Return every one of the records below verbatim, leaving each line unaltered.

--------------------

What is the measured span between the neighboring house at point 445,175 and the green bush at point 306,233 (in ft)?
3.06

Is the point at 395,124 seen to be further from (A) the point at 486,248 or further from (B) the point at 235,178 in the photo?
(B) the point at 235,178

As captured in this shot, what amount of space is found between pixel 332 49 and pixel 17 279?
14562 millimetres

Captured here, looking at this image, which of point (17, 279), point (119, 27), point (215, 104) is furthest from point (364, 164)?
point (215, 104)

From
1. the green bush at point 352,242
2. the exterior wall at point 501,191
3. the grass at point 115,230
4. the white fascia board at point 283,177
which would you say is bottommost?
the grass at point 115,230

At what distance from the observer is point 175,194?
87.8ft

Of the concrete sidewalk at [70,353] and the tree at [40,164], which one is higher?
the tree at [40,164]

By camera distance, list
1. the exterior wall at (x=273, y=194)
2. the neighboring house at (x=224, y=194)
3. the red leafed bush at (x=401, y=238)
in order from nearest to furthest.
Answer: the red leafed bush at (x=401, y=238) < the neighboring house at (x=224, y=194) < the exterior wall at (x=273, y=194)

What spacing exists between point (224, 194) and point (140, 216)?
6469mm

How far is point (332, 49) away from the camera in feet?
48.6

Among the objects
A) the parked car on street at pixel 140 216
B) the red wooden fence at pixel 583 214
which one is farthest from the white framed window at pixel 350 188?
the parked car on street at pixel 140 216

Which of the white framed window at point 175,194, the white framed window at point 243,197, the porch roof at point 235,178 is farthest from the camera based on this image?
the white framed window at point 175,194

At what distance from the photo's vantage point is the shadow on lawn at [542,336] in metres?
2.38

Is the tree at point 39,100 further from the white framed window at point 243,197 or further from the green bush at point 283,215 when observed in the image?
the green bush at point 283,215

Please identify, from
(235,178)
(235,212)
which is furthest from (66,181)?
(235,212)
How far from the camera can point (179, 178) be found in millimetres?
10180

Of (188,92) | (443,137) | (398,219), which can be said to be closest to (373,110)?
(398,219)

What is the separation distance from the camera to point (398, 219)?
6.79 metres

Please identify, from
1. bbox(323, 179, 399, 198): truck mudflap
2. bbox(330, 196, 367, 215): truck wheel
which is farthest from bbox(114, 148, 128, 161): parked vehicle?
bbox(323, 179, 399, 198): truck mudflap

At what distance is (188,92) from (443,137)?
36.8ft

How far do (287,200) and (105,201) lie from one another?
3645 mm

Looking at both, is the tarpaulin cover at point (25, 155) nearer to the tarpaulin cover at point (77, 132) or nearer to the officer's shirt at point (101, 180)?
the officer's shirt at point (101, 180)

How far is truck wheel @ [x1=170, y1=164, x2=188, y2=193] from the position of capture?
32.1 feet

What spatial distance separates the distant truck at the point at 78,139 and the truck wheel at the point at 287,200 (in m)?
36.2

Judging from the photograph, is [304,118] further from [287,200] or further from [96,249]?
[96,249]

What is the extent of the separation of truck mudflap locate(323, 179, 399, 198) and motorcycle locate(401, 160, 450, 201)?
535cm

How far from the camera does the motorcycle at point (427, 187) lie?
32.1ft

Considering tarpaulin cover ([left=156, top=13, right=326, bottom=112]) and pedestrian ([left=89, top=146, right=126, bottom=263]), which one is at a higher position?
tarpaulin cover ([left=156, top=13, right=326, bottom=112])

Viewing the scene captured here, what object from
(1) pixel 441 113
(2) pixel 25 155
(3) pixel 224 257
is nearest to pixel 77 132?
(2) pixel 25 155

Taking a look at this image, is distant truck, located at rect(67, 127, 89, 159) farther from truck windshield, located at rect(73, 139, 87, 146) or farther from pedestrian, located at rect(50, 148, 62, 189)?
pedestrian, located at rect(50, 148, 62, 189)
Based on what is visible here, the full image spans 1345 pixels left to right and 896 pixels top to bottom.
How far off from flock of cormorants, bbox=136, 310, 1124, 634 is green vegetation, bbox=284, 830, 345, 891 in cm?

--------------------

### [FINAL RESULT]
What is the measured span between the neighboring house at point 445,175 and the green bush at point 306,233 (in ft)?
3.06

Is the point at 395,124 seen to be further from (A) the point at 486,248 or further from (B) the point at 235,178 in the photo?
(B) the point at 235,178

As captured in this shot, what amount of space is found between pixel 332 49 and pixel 17 279?
14562 millimetres

Captured here, looking at this image, which of point (17, 279), point (119, 27), point (215, 104) is furthest from point (364, 164)?
point (215, 104)

From
1. the green bush at point 352,242
2. the exterior wall at point 501,191
3. the grass at point 115,230
4. the white fascia board at point 283,177
which would you say is bottommost?
the grass at point 115,230

At what distance from the observer is point 175,194?
87.8ft

Of the concrete sidewalk at [70,353] and the tree at [40,164], which one is higher?
the tree at [40,164]

By camera distance, list
1. the exterior wall at (x=273, y=194)
2. the neighboring house at (x=224, y=194)
3. the red leafed bush at (x=401, y=238)
in order from nearest to furthest.
Answer: the red leafed bush at (x=401, y=238) < the neighboring house at (x=224, y=194) < the exterior wall at (x=273, y=194)

What spacing exists between point (224, 194) and point (140, 216)?
6469mm

How far is point (332, 49) away from the camera in feet?
48.6

Among the objects
A) the parked car on street at pixel 140 216
B) the red wooden fence at pixel 583 214
which one is farthest from the white framed window at pixel 350 188?
the parked car on street at pixel 140 216

Which of the white framed window at point 175,194, the white framed window at point 243,197, the porch roof at point 235,178 is farthest from the camera based on this image?
the white framed window at point 175,194

At what distance from the photo's vantage point is the shadow on lawn at [542,336] in metres?
2.38

Is the tree at point 39,100 further from the white framed window at point 243,197 or further from the green bush at point 283,215 when observed in the image?
the green bush at point 283,215

Please identify, from
(235,178)
(235,212)
which is furthest from (66,181)?
(235,212)
How far from the camera can point (179, 178) be found in millimetres?
10180

Of (188,92) | (443,137) | (398,219), which can be said to be closest to (373,110)?
(398,219)

What is the separation distance from the camera to point (398, 219)?
6.79 metres

Please identify, from
1. bbox(323, 179, 399, 198): truck mudflap
2. bbox(330, 196, 367, 215): truck wheel
which is farthest from bbox(114, 148, 128, 161): parked vehicle?
bbox(323, 179, 399, 198): truck mudflap

At what distance is (188,92) from (443,137)?
36.8ft

How far do (287,200) and (105,201) lie from one another?
3645 mm

Looking at both, is the tarpaulin cover at point (25, 155) nearer to the tarpaulin cover at point (77, 132) or nearer to the officer's shirt at point (101, 180)?
the officer's shirt at point (101, 180)

How far is truck wheel @ [x1=170, y1=164, x2=188, y2=193] from the position of capture?
32.1 feet

What spatial distance separates the distant truck at the point at 78,139 and the truck wheel at the point at 287,200 (in m)?
36.2

Judging from the photograph, is [304,118] further from [287,200] or further from [96,249]?
[96,249]

What is the extent of the separation of truck mudflap locate(323, 179, 399, 198) and motorcycle locate(401, 160, 450, 201)?
535cm

How far from the camera does the motorcycle at point (427, 187) lie?
32.1ft

Considering tarpaulin cover ([left=156, top=13, right=326, bottom=112]) and pedestrian ([left=89, top=146, right=126, bottom=263]), which one is at a higher position?
tarpaulin cover ([left=156, top=13, right=326, bottom=112])

Viewing the scene captured here, what object from
(1) pixel 441 113
(2) pixel 25 155
(3) pixel 224 257
is nearest to pixel 77 132?
(2) pixel 25 155

Taking a look at this image, is distant truck, located at rect(67, 127, 89, 159) farther from truck windshield, located at rect(73, 139, 87, 146) or farther from pedestrian, located at rect(50, 148, 62, 189)?
pedestrian, located at rect(50, 148, 62, 189)
Based on what is visible here, the full image spans 1345 pixels left to right and 896 pixels top to bottom.
How far off from flock of cormorants, bbox=136, 310, 1124, 634 is green vegetation, bbox=284, 830, 345, 891 in cm?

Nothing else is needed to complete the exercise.